The award, to be presented September 24, goes to young professionals ages 25–40 who have demonstrated leadership, initiative, and dedication in improving their community through community service, civic engagement, and mentoring.
In nominating her for the award, the University said: “Taura Edwards is a leader, a public administrator, a public advocate, and a community servant. She has worked diligently to promote advocacy and awareness to the local community and support capacity building for nonprofit organizations. Most importantly, she has been strategic in her efforts as a public administrator. She has a passion for process efficiency, organizational compliance, and grants administration. … In every area of her life, she has worked diligently to fulfill her passion in service to others.”
Before joining Butler in July, Edwards served as the Director of Community Programs at Indiana Housing and Community Development Authority for six years. She oversaw the administration and budget management of five federally funded and four state-funded programs that totaled nearly $100 million in federal and state funds, as well as $2.5 million in state tax credits. The program provided anti-poverty services including utility assistance, energy efficiency upgrades, and more statewide.
Outside of work, she has served in various capacities in the Indianapolis community, including the Alpha Kappa Alpha Sorority, Ivy Endowment Inc., the American Heart Association, the city chapter of the National Coalition of 100 Black Women, and the Bloom Project Inc.
In her role at Butler, Edwards supports faculty research and scholarship, curricular and professional development, programmatic projects, and creative works, through internal grants and assistance with external funding.
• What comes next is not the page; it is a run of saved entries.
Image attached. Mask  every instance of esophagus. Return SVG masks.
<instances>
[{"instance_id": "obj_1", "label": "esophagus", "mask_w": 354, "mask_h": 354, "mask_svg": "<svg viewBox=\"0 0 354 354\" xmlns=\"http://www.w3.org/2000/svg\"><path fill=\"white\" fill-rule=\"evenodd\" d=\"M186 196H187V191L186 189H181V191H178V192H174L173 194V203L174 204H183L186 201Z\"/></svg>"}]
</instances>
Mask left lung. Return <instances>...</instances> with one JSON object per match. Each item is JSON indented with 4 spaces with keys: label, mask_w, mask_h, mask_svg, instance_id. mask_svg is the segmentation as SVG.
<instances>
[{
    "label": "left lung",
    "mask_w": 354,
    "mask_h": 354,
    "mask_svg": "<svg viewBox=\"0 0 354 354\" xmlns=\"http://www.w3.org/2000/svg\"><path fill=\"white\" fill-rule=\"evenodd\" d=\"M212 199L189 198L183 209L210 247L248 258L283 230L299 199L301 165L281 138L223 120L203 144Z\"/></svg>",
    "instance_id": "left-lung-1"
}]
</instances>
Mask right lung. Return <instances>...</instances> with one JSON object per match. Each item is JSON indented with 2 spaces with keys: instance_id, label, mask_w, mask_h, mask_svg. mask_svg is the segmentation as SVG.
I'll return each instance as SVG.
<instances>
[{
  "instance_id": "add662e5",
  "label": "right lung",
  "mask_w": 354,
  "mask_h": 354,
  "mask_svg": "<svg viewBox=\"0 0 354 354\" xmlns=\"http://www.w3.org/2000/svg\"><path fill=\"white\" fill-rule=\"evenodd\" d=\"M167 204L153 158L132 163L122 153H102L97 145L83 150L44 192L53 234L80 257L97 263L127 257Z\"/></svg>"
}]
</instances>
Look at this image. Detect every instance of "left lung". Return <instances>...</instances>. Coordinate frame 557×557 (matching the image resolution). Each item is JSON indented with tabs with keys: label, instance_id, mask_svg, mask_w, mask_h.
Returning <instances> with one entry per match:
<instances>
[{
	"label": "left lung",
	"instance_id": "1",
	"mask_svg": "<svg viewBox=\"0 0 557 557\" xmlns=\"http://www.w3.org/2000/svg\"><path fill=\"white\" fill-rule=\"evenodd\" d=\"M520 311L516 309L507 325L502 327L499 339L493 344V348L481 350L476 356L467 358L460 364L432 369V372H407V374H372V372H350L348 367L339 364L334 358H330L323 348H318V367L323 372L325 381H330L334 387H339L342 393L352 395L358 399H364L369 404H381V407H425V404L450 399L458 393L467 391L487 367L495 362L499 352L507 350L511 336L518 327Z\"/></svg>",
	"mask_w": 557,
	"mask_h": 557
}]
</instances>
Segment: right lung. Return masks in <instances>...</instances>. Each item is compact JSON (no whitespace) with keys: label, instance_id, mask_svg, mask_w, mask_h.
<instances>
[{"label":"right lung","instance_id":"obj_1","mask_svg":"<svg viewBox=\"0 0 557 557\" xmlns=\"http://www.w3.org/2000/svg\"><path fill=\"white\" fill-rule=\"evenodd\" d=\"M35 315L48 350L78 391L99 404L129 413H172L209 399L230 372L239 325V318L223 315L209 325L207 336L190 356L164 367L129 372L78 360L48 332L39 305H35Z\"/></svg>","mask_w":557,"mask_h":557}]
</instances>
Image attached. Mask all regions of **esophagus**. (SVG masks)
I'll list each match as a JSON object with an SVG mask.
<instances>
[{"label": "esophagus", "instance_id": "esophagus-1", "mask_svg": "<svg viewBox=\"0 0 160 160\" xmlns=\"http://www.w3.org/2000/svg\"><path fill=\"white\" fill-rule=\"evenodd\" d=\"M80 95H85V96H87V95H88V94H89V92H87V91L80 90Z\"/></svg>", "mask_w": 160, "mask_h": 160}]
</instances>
Edwards remembers the advice a former boss gave her: “If you want to make money, manage money. People will always need you, and they know you”. She has taken that to heart ever since.
“Coming to Butler has been a great opportunity to transfer my management and grant management experience to the University and support University research,” she said. “I love the idea of working with faculty and helping them cultivate grant ideas and look for grant-prospecting opportunities.”
She said that, in her first couple of months at Butler, she has made an effort to network with all the University offices that touch BIRS. She’s standardized some operating processes to know what a faculty member goes through from grant concept to submission to award, develop a relationship with Advancement, and she has worked with University General Counsel Claire Aigotti to streamline the processes used to confirm grant agreements.
“Butler is an excellent community,” she said. “I can’t say enough about how welcome I’ve felt here. The great thing about being in the grants office is that people know where to find you when they’re ready.”